CONCORSONE REGIONALE, ZULLO (FDI): INOPPORTUNA PRESENZA DELL’ASSESSORE STEA OGGI A FOGGIA, PIU’ INOPPORTUNA LA PRESENZA NELLE COMMISSIONI DI CANDIDATI ALLE AMMINISTRATIVE


“Sull’opportunità che l’assessore al Personale, Gianni Stea, a capo di un movimento politico, Popolari con Emiliano, che fa parte della maggioranza che sostiene il Governo regionale, sia andato oggi alla Fiera di Foggia a incontrare le centinaia di partecipanti a uno dei mega concorsi della Regione Puglia ci sarebbe tanto da dire sia sul piano politico, sia sul piano amministrativo. Sul primo è evidente che non è opportuno che un politico, con posizione apicale all’interno dell’Amministrazione che indice il corso, avvicini un partecipante, per altro a pochi giorni dalle Amministrative e dal Referendum.

“Nel merito le scuse che l’assessore Stea ha rivolto andrebbero rispedite al mittente. Il primo giorno fummo facili profeti nel dire che vi era una disorganizzazione abnorme per una prova della quale si conosceva il numero preciso dei partecipanti e quindi attrezzarsi con più postazioni per l’accesso all’aula della prova. Non solo, evitando due prove nello stesso giorno, nello stesso luogo. E al di là delle alte temperature di questi giorni prevedere delle pensiline (e distribuzione di acqua) dove poter attendere prima di entrare, invece che lasciare sotto il sole centinaia di persone.

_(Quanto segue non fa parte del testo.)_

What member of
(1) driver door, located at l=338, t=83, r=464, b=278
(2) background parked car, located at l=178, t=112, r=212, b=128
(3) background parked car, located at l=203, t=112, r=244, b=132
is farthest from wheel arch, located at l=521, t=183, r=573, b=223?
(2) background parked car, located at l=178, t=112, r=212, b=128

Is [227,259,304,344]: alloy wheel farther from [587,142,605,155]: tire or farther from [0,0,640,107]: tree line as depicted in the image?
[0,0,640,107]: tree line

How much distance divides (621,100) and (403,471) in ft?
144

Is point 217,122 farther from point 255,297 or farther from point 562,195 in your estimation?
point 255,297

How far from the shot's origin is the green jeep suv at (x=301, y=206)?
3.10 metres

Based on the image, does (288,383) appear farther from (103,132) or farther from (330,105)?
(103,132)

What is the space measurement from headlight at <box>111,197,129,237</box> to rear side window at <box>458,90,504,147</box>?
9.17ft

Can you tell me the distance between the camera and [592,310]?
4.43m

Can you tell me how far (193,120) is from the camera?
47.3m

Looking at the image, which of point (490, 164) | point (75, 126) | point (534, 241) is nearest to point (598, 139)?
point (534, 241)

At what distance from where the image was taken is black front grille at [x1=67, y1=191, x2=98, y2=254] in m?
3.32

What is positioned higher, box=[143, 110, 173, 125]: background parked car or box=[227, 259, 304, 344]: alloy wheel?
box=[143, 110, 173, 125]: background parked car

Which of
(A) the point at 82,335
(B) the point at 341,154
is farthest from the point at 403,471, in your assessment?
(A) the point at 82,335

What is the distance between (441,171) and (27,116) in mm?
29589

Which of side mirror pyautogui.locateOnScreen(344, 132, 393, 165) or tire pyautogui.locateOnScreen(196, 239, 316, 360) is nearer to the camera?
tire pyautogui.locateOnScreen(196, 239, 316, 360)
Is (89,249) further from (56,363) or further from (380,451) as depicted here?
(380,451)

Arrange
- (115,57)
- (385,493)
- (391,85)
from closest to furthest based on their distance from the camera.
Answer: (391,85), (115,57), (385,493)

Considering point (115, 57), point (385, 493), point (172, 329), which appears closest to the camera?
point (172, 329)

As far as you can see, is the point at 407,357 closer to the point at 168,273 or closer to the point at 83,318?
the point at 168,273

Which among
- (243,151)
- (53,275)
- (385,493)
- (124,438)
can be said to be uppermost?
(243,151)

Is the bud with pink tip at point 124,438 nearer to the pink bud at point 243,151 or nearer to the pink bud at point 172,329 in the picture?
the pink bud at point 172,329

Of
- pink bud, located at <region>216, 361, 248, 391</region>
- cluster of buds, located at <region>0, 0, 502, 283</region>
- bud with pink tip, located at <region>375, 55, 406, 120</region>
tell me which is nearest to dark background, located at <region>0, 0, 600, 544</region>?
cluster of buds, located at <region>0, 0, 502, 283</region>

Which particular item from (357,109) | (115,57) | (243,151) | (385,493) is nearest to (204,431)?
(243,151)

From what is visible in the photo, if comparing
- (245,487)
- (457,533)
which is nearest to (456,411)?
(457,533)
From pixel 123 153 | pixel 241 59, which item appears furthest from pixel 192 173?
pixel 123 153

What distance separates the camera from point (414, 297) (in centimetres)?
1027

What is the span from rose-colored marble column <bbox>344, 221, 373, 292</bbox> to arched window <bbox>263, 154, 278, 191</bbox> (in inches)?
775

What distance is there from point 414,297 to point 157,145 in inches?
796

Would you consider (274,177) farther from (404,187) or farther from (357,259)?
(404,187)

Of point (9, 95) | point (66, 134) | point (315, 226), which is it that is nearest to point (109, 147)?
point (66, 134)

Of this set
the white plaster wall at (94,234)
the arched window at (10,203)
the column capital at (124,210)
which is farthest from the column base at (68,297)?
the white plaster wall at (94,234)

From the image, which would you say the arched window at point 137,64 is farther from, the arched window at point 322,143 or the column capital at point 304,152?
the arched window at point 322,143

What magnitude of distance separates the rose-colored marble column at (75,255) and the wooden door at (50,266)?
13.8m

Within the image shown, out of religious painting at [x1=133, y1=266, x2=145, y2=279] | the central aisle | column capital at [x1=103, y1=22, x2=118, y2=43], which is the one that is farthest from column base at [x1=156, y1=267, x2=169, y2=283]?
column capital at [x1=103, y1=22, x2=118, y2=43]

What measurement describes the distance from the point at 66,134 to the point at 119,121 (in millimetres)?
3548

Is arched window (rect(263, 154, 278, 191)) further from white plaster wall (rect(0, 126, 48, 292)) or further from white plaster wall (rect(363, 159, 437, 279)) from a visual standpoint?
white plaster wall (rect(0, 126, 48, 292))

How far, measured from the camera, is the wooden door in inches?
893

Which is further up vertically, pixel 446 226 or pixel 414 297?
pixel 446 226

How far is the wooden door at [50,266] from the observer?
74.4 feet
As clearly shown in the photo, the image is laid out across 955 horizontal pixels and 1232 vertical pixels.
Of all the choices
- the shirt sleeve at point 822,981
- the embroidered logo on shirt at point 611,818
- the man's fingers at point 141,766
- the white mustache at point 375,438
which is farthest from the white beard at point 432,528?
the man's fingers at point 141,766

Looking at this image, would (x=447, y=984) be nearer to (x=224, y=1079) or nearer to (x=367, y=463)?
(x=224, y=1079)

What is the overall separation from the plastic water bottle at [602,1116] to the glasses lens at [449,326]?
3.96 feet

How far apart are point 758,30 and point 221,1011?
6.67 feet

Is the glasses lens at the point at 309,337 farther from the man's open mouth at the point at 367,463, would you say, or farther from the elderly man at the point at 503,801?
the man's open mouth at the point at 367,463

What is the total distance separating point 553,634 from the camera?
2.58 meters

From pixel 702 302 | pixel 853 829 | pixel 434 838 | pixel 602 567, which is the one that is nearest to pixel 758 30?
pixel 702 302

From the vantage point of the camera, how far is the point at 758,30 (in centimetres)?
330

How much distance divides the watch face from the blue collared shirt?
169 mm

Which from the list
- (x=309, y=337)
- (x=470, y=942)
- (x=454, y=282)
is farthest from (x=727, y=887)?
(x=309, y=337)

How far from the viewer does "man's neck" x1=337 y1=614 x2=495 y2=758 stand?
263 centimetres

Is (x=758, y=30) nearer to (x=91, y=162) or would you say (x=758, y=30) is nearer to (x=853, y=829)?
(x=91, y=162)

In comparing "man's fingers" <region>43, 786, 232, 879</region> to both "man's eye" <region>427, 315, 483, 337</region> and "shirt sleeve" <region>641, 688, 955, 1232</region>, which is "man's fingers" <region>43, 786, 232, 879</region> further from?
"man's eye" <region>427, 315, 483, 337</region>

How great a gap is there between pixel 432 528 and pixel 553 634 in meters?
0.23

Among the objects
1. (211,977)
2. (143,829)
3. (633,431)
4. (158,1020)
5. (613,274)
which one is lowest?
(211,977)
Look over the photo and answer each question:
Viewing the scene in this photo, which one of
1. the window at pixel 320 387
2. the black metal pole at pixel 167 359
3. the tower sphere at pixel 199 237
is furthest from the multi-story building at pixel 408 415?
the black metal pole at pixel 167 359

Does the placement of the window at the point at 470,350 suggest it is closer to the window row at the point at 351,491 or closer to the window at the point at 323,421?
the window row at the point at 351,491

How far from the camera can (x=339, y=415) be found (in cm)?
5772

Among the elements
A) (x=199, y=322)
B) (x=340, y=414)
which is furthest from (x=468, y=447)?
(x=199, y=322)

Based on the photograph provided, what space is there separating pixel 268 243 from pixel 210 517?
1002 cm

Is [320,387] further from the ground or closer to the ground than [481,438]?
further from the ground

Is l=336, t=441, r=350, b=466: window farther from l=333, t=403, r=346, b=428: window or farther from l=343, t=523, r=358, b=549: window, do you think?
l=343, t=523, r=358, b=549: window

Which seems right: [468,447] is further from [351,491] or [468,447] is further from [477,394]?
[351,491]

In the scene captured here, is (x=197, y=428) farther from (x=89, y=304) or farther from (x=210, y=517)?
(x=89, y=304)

“Ma quando parliamo di opportunità va detto che ve ne sono altre che sono decisamente più preoccupanti. Fra i 52 componenti esterni, due per ogni Commissione, scelti fra dirigenti della Pubblica Amministrazione e professionisti, estratti a sorte il primo marzo scorso da ‘due elenchi’ vi sono candidati alle prossime Amministrative, come consigliere ed anche come sindaci. Guarda caso tutti candidati con il centrosinistra che ricomprende la lista dell’assessore Stea.

“I concorsi devono essere espletati nella massima garanzia di imparzialità e trasparenza. E da politico mi e vi chiedo: ma questo modo di fare garantisce imparzialità e trasparenza?”